** WORK REQUEST **
Only the lines below from the one with "霍布斯（Thomas Hobbes）" through the one with "Women's Premier Turkish-Style" are to be written out, exactly and without any images.

** SUPPLIED MATERIAL **
________________________________________

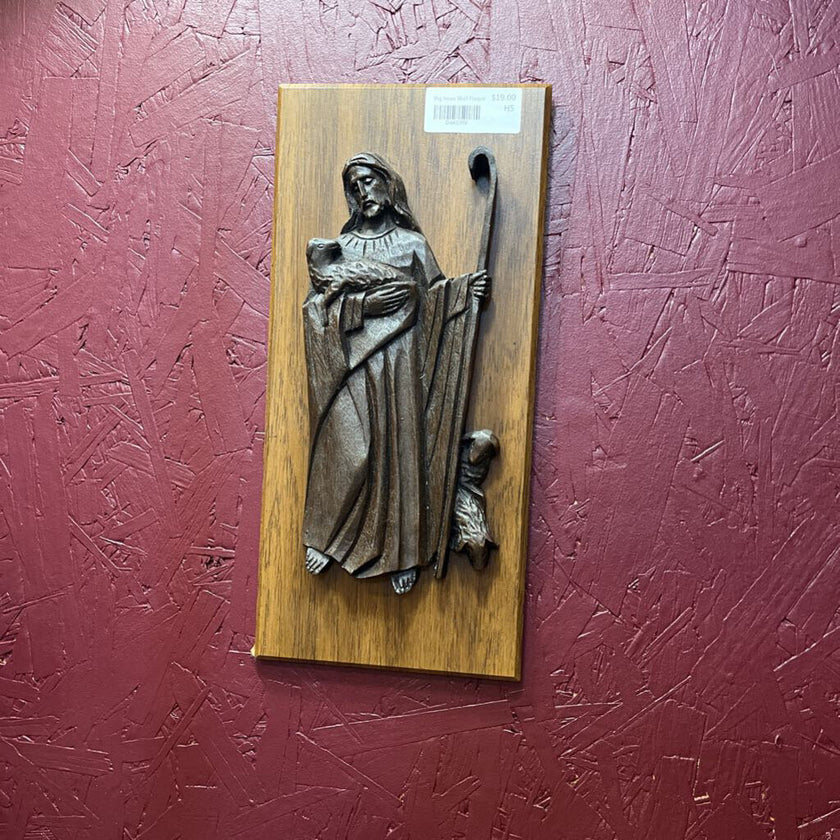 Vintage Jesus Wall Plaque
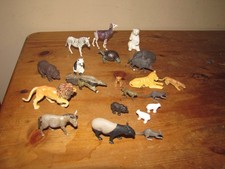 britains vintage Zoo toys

________________________________________

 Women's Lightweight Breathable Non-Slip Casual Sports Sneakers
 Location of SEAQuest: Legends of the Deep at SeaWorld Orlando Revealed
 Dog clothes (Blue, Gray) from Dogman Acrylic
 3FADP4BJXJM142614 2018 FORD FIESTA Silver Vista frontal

________________________________________

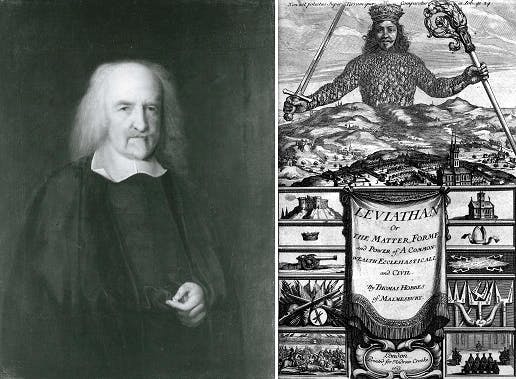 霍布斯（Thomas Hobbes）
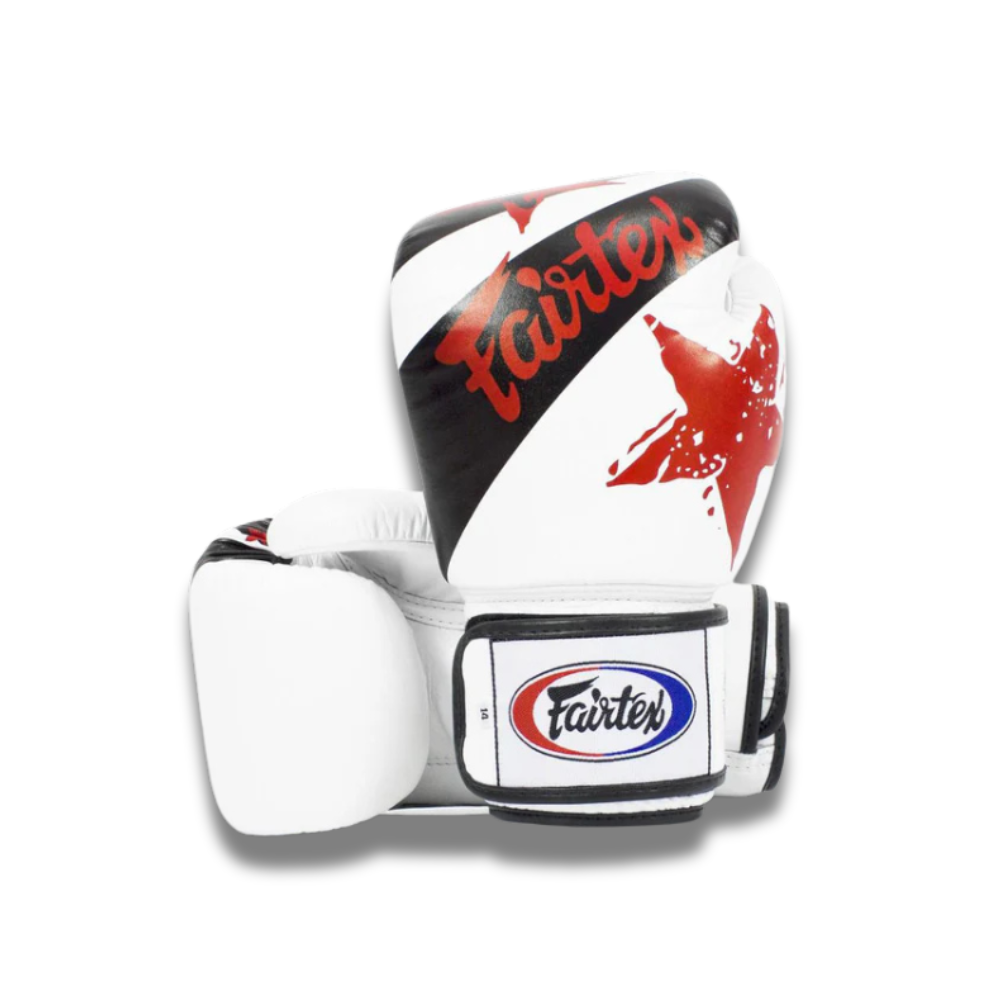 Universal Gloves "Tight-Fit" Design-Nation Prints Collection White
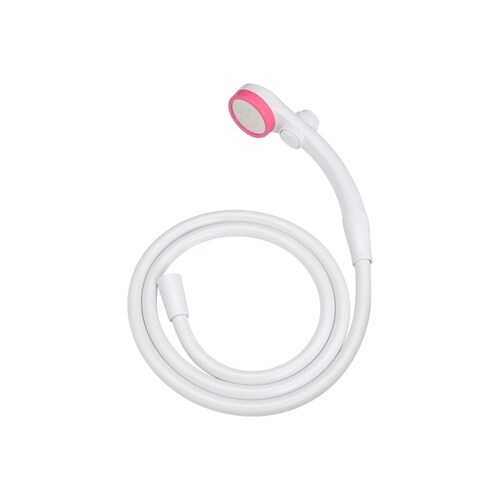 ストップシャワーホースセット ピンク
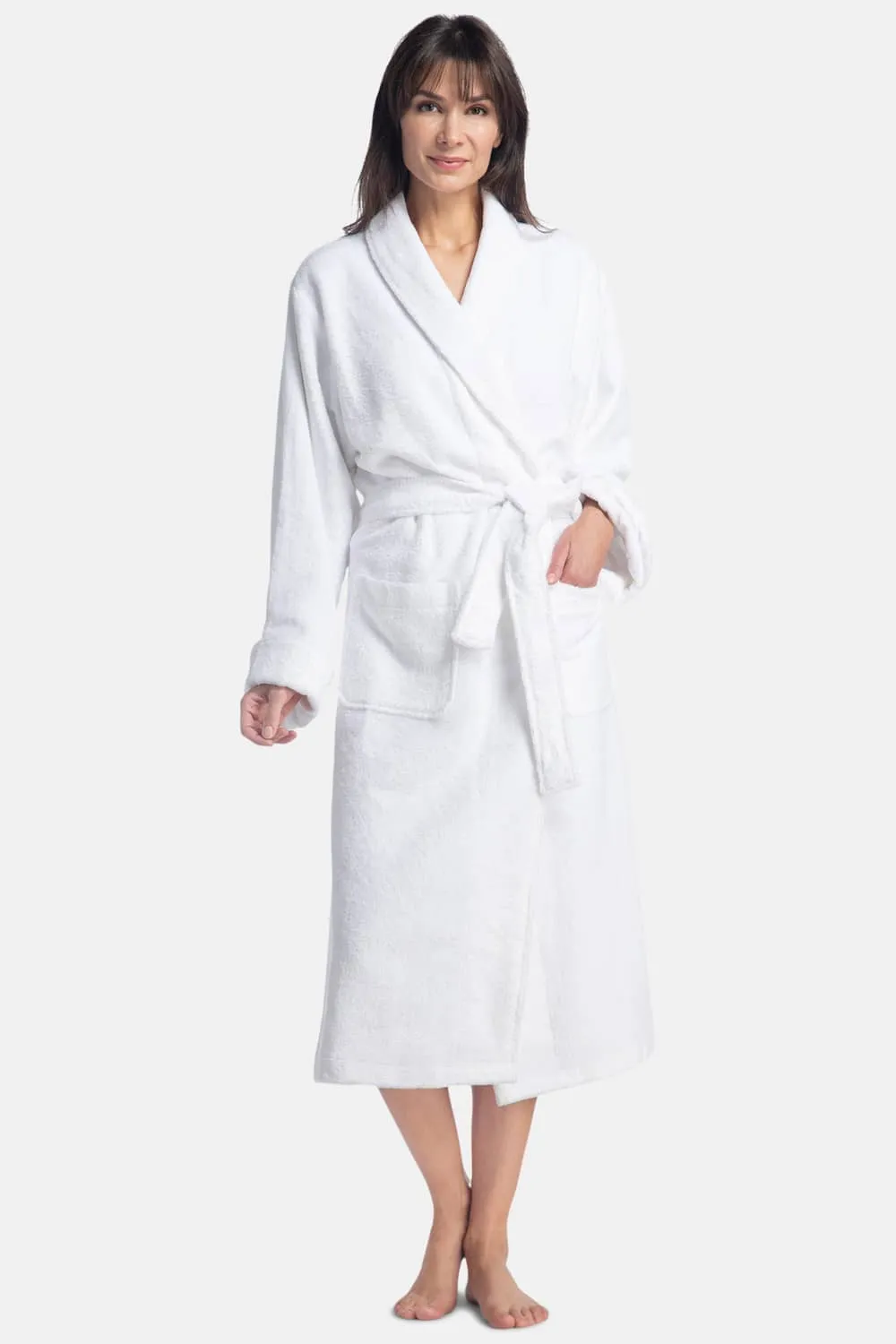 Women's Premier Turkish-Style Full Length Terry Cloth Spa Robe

________________________________________

** SOLUTION TO THIS TASK **
 霍布斯（Thomas Hobbes）
 Universal Gloves "Tight-Fit" Design-Nation Prints Collection White
 ストップシャワーホースセット ピンク
 Women's Premier Turkish-Style Full Length Terry Cloth Spa Robe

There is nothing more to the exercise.